Since the outburst of the civil war in 2011, Syria has become dependent on Iran and its proxies for its survival. Syria now faces bitter enemies rallied around the goal of getting rid of the Alawite-led minority and installing a Sunni-led regime instead.In return for the support the Syrian regime received from Iran, Bashar Assad transformed Syria’s territory into a corridor through which Iran transfers military equipment to Hizbullah. Syria puts its airports, defense facilities, Mediterranean ports, and territory at the service of Hizbullah unconditionally. In exchange for its active participation in the civil war, Iran’s Shiite militia partners were allowed to deploy along the Syrian-Lebanese border in the Golan Heights. Hizbullah was welcomed to Syria’s training facilities, research institutes to develop chemical weapons, and laboratories where precision-guided systems are adapted to the Iranian missiles shipped to Hizbullah in Lebanon by the thousands.
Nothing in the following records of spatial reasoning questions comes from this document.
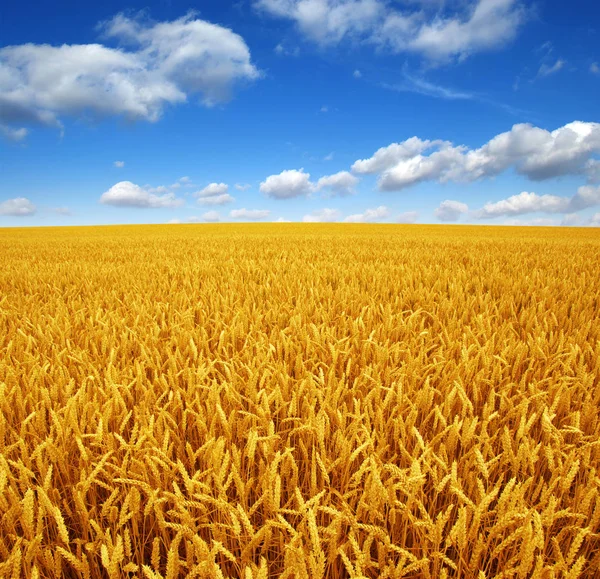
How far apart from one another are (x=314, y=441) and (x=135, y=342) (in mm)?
1113

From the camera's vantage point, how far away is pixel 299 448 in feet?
3.67

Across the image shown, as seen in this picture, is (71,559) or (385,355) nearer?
(71,559)

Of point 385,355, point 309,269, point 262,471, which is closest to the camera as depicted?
point 262,471

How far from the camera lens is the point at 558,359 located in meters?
1.56

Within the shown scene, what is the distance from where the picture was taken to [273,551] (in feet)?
2.72

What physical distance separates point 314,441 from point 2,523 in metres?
0.71

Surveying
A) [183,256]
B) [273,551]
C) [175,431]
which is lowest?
[273,551]

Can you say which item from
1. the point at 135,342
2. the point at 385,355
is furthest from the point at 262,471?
the point at 135,342

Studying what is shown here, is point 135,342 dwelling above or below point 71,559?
above

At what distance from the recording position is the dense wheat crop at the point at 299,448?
29.4 inches

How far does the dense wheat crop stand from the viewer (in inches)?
29.4

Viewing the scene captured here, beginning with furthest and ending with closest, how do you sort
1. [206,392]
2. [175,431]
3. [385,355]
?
[385,355] < [206,392] < [175,431]

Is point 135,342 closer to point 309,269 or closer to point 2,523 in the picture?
point 2,523

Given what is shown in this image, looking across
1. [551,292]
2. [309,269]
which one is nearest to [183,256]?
[309,269]
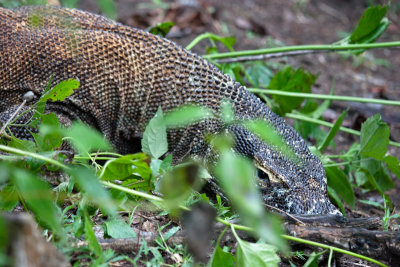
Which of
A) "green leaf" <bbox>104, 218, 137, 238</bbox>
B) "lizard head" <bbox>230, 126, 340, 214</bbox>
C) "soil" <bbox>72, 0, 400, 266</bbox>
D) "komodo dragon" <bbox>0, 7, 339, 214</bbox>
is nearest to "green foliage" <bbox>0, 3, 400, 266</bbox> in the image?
"green leaf" <bbox>104, 218, 137, 238</bbox>

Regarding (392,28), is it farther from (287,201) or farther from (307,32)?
(287,201)

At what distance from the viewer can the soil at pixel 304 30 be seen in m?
6.71

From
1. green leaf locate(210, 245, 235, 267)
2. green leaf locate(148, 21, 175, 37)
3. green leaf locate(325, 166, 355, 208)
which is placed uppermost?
green leaf locate(148, 21, 175, 37)

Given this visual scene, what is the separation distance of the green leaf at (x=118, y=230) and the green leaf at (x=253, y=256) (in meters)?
0.56

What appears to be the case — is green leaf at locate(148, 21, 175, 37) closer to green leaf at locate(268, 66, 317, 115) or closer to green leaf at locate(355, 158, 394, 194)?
green leaf at locate(268, 66, 317, 115)

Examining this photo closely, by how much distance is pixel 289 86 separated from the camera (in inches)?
175

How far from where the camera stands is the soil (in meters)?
6.71

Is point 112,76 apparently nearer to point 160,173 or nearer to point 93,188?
point 160,173

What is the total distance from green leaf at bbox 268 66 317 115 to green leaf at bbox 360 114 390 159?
1.02 m

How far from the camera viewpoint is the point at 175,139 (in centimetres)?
366

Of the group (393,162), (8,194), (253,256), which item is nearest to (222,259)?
(253,256)

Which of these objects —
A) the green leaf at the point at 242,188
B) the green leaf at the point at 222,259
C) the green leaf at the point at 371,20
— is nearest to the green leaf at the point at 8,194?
the green leaf at the point at 222,259

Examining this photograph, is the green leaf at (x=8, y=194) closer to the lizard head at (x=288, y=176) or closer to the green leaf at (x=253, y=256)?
the green leaf at (x=253, y=256)

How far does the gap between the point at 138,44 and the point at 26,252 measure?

Iran did not spare any effort to build Hizbullah’s formidable firepower: from medium and long-range missiles with deadly warheads to reconnaissance drones, attack drones, anti-tank guided missiles, sniper rifles, ground-to-sea missiles, miniature submarines, army boots, and gear.
Hizbullah, with Iran’s active contribution, built itself into a war machine unequaled in the Middle East Muslim countries.
In the past, Israel chose to extend humanitarian assistance to the factions fighting against the regime while promoting the idea that Israel preferred Bashar Assad’s regime rather than having to cope with Islamist groups that would topple the regime. Israel preferred stability in Syria and reluctantly resigned itself to the alliance with Iran and Hizbullah.
However, Israel tried its best to stop the flow of equipment from Iran to Hizbullah. In a campaign nicknamed “the battle between the war,” Israel conducted hundreds of air strikes in Syrian territory (some in Hizbullah’s home turf in Lebanon and others deep in the eastern Middle East) to block and destroy weaponry designed by Iran to enter the Lebanese territory and arm Hizbullah. The Israeli raids demolished airstrips, decommissioned civilian airports, and attacked depots, military installations, warehouses, and convoys whenever it could and wherever the intelligence allowed to administer a blow.Still, according to diverse Israeli assessments, Israel succeeded in blocking barely ten percent of the weaponry shipped by Iran to Hizbullah. The Shiite militia became a formidable war machine capable of confronting Israel, carrying out multiple provocations while developing a growing deterrence vis-a-vis Israel.
In the last year, Hizbullah has gained in audacity and has expressed on more than one occasion that since the year 2000, when Israel withdrew from Lebanon under the pressure of Hizbullah, it has scored various diplomatic gains facing Israel at the expense of Israel’s deterrence.
Hizbullah has been provoking Israel for the last year and coordinating under Iranian guidance together with Palestinian terrorist factions a plan to encircle Israel in a united front extending from Lebanon, Syria, Iraq, the Gaza Strip, Judea, and Samaria, and Yemen.Hassan Nasrallah, Hizbullah’s chief, declared that his terrorist movement had been at war with Israel since October 8, 2023, the day after Hamas terrorists launched its genocidal attack on Israel’s communities along the border with Gaza.Syria has chosen not to proclaim its support for Hamas or Hizbullah publicly. However, it has allowed the safe passage of Iraqi Shiite militias to Lebanon, permitted militias to beef up the Syrian deployment facing Israel in the Golan, and fired missiles into Israeli territory. Moreover, Syrian artillery is actively engaged in shelling American outposts in eastern Syria and allowing the use of its airspace for Iraqi militias, which fire rockets and drones toward Israel and American bases.What options do Israel (and the United States) have? In the context of the present lineup facing Israel, a better choice would be to hit the weak link, which is Syria.
Instead of waging an all-out war with Hizbullah in Lebanon, Israel should concentrate on Syria. There is no moral justification for the continued existence of a regime that exterminated half a million of its citizens, displaced millions of refugees who fled to Lebanon, Turkey, Jordan, and Europe, and displaced millions inside Syria for the sake of saving its regime.
The prospect of losing Bashar Assad and the risks of an ensuing civil war would undoubtedly alarm Tehran and Hizbullah, who would be compelled to “forget” about the front with Israel and concentrate instead on saving Bashar Assad.
The fall of Bashar Assad would have dire repercussions on the axis of evil led by Iran and possibly present a tremor impossible to contain, a scenario that would also mean the end of Hamas in Gaza, left to fight on its own against the Israeli assault.